Bruno Munari. I colori della luce – Mostra a Napoli

FONDAZIONE PLART BRUNO MUNARI Vetrini a luce polarizzata 1953 Materiali vari Courtesy Miroslava HajekLa Fondazione Plart di Napoli ospita, dal 30 novembre 2018 al 20 marzo 2019, la mostra “Bruno Munari. I colori della luce“, a cura di Miroslava Hajek e Marcello Francolini.

L‘esposizione presenta uno specifico corpo di lavori di Munari, le Proiezioni a luce fissa e le Proiezioni a luce polarizzata realizzate negli anni Cinquanta del secolo scorso, con cui porta a compimento la sua ricerca volta a conquistare una nuova spazialità oltre la realtà bidimensionale dell’opera.

L’artista, esplorando la nozione di dipingere con la luce, arriva dapprima, nel 1950, al processo di smaterializzazione dell’arte attraverso l’uso di proiezioni di diapositive intitolate Proiezioni Dirette: composizioni con materiali organici, pellicole trasparenti e colorate in plastica, pittura, retini, fili di cotone fermati fra due vetrini. Questi piccoli collage erano proiettati al chiuso e all’aperto, sulle facciate di edifici, dando una sensazione di monumentalità e conquista di un’inedita spazialità, tridimensionale e pervasiva, dell’opera. Nasce così la “pittura proiettata” di Munari che, progredendo nelle sue indagini, giunge al suo culmine nel 1953, quando scopre e mette a punto per la prima volta il modo in cui scomporre lo spettro di luce attraverso una lente Polaroid. Utilizzando, infatti, un filtro polarizzato movibile applicato a un proiettore per diapositive, Munari ottiene le Proiezioni Polarizzate con cui compie l’utopia futurista di una pittura dinamica e in continuo divenire.
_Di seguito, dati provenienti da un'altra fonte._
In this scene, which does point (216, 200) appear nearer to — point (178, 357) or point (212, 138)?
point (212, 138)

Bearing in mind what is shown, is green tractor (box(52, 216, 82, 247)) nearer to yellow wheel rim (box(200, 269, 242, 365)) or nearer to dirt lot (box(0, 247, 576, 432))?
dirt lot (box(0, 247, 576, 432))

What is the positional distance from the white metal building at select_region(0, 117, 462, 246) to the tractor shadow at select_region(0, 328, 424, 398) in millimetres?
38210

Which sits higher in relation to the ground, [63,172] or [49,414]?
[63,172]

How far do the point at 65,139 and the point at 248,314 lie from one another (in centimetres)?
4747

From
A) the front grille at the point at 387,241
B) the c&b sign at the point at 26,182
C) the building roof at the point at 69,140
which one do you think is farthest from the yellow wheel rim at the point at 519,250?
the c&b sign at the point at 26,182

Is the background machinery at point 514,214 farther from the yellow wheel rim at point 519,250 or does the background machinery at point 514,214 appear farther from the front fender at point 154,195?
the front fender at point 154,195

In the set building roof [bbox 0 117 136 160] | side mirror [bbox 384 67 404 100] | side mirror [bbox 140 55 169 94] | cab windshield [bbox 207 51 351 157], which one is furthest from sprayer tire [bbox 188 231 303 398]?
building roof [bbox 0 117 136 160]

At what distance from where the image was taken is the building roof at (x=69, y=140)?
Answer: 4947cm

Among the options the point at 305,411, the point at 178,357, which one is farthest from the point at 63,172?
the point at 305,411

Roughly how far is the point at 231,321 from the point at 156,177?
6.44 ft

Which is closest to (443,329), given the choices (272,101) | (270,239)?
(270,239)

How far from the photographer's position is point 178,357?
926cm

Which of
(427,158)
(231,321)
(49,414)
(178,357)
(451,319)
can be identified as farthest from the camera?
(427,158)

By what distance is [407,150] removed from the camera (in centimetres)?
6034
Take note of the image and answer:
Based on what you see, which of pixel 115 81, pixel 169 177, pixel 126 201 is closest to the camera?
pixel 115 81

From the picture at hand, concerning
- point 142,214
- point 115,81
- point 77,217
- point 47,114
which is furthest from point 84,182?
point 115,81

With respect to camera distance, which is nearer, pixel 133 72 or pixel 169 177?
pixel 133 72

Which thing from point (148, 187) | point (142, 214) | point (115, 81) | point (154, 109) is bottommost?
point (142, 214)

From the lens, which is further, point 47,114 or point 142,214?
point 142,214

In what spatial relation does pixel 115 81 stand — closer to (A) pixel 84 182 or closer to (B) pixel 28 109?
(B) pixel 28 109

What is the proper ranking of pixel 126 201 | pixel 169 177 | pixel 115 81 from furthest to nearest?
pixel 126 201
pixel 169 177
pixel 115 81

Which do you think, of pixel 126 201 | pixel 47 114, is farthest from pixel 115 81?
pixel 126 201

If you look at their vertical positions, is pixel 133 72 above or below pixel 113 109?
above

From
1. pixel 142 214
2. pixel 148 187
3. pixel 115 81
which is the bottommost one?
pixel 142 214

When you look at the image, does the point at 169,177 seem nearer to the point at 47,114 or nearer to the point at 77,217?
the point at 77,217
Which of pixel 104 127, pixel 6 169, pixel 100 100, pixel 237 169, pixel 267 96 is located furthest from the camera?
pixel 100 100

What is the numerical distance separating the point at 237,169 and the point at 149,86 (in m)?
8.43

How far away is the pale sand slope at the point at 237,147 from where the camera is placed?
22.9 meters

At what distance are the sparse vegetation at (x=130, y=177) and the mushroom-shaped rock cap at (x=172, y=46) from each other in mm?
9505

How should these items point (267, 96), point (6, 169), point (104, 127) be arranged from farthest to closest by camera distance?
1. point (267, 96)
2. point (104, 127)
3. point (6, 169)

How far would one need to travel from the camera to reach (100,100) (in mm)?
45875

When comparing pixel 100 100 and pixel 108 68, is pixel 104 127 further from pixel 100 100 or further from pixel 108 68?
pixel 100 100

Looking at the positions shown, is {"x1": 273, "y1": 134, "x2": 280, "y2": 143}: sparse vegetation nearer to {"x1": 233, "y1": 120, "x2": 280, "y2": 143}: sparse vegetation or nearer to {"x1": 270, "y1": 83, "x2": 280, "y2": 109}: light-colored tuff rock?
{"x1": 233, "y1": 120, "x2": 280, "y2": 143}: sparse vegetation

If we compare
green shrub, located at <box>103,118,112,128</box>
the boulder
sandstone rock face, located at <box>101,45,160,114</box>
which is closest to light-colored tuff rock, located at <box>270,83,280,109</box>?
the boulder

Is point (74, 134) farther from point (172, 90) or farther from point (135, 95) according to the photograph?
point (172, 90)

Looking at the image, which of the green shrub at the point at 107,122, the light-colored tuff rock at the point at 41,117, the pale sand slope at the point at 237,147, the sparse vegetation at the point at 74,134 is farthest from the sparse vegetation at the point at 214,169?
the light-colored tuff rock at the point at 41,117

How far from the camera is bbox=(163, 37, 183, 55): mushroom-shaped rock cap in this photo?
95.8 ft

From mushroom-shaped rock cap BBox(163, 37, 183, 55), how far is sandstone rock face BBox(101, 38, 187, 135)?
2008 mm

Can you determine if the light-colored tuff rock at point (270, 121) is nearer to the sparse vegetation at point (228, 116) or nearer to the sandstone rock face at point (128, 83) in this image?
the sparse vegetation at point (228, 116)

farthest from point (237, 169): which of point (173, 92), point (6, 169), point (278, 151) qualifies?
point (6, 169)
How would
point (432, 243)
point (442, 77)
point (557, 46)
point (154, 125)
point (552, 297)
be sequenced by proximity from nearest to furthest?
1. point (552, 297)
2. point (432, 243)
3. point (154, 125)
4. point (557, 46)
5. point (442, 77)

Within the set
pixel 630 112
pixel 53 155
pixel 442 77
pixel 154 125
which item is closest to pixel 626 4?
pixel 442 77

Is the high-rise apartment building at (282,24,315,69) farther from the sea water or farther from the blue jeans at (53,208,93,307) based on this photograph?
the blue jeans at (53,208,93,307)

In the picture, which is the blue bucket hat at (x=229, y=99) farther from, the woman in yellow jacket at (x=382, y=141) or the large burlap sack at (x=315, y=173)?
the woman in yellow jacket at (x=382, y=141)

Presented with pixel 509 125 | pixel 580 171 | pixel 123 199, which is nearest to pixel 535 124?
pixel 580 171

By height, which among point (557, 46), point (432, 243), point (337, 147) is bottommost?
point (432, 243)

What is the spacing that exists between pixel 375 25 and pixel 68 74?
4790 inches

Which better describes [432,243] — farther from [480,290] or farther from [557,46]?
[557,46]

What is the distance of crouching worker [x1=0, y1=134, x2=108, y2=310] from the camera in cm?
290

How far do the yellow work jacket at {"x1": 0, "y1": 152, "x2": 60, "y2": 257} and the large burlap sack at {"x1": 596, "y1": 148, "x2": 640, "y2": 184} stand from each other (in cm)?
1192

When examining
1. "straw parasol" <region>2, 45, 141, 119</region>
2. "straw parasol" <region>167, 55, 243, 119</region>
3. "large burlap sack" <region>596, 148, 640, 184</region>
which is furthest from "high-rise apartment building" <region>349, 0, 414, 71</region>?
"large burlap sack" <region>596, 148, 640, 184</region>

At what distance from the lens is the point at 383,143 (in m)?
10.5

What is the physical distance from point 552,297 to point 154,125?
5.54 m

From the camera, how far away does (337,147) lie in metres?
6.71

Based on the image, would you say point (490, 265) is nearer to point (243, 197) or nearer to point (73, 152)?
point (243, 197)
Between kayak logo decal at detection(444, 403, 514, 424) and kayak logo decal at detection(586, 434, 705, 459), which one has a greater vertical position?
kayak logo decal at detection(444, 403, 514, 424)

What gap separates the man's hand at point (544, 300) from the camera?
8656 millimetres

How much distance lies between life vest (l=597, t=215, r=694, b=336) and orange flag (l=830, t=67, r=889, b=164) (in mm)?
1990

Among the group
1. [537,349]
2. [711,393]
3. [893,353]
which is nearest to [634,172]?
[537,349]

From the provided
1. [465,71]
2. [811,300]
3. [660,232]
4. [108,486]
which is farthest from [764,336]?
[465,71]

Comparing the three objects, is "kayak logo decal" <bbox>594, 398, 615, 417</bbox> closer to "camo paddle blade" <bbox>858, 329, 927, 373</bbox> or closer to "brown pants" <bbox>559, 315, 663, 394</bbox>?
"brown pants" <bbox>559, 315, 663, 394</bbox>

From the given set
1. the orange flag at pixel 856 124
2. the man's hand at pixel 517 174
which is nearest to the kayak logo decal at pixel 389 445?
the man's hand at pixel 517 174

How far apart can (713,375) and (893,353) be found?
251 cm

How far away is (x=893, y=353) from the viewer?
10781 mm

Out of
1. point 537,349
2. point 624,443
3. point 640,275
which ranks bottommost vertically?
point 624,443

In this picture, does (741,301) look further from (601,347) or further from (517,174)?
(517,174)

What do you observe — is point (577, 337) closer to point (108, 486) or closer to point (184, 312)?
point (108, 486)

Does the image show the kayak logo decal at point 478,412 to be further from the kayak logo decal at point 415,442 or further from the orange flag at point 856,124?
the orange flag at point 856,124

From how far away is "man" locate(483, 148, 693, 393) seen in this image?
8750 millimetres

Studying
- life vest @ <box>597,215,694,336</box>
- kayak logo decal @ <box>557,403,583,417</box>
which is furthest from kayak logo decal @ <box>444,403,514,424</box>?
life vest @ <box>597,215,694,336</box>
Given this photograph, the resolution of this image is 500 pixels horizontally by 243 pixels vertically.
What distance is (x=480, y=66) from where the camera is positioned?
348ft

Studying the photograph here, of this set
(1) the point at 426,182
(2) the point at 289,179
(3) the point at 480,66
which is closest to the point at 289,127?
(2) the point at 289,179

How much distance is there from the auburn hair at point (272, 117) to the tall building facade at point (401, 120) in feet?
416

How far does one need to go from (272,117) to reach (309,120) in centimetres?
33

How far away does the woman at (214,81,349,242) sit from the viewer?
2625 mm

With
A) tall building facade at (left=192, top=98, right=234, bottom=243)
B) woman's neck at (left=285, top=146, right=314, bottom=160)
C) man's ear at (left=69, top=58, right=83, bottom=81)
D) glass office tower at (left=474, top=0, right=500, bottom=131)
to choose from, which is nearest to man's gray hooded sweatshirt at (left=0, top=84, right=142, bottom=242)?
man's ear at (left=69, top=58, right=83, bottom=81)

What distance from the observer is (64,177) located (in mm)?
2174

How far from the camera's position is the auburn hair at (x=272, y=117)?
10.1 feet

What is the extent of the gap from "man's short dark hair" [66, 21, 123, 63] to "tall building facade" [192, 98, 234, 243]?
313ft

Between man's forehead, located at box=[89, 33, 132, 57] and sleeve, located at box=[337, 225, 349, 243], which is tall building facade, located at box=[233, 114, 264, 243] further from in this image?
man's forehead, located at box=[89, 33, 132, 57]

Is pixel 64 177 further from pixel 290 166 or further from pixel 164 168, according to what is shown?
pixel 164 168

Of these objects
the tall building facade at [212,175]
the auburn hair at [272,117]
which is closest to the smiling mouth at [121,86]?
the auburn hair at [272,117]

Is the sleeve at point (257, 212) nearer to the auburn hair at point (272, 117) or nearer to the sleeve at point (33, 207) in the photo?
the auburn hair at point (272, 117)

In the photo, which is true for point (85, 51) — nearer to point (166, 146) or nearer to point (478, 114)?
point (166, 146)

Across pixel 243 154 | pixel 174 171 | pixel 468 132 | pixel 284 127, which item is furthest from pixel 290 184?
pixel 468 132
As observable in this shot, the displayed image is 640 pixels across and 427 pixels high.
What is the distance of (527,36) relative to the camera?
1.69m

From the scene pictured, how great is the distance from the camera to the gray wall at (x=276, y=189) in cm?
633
Questa produzione artistica di Bruno Munari sarà presentata a Napoli, a seguito della ricerca condotta dalla Fondazione Plart, che ha svolto un accurato lavoro scientifico di digitalizzazione dei vetrini che saranno proiettati in specifici ambienti della mostra. Trattandosi di opere risalenti a oltre cinquant’anni fa, il lavoro di digitalizzazione si è reso necessario anche per la conservazione di queste opere. Inoltre, la digitalizzazione consente di portare alla conoscenza del pubblico un particolare aspetto del lavoro di Bruno Munari rimasto sconosciuto per molto tempo.

Il percorso espositivo del Plart è arricchito dalla presenza di alcune opere esemplificative di quella ricerca che condurrà Munari, già a partire dagli anni Trenta e Quaranta, ad evolvere in senso ambientale l’opera: Macchina Inutile (1934), Tavola Tattile (1938), Macchina Aritmica (1947), sono opere che dichiarano una volontà di uscita dalla bidimensionalità, che raggiungerà il suo culmine nell’ideazione di Concavo-Convesso (1947). Punto di luce, un dipinto olio su masonite del 1942 rivela in nuce le ricerche formali a cui Munari arriverà proprio con le proiezioni dirette e polarizzate, nelle quali, tra l’altro, è presente una ricerca di sensibilizzazione, in senso artistico e visuale, delle materie plastiche colorate che sono usate per trasparenza. Nelle Proiezioni Dirette, infatti, la plastica è impiegata a seconda del suo colore, per essere investita dalla luce, mentre nelle Proiezioni Polarizzate la plastica è il mezzo per estrarre il colore dalla luce.

Munari fonde così, materia e luce producendo opere il cui messaggio finale oltrepassa la fisicità dell’opera. La presenza in mostra di opere come Flexy, multipli realizzati in plastica a partire dagli anni Sessanta, e Fossile del 2000 (1959), in cui componenti elettroniche e materiali metallici sono immersi in pezzi di plexiglass di forma irregolare e bruciato, dichiarano il continuo interesse di Bruno Munari nei confronti delle materie plastiche che diventano, con il tempo, elementi fondamentali nella comunicazione visiva in quanto determinano effetti cromatici variabili.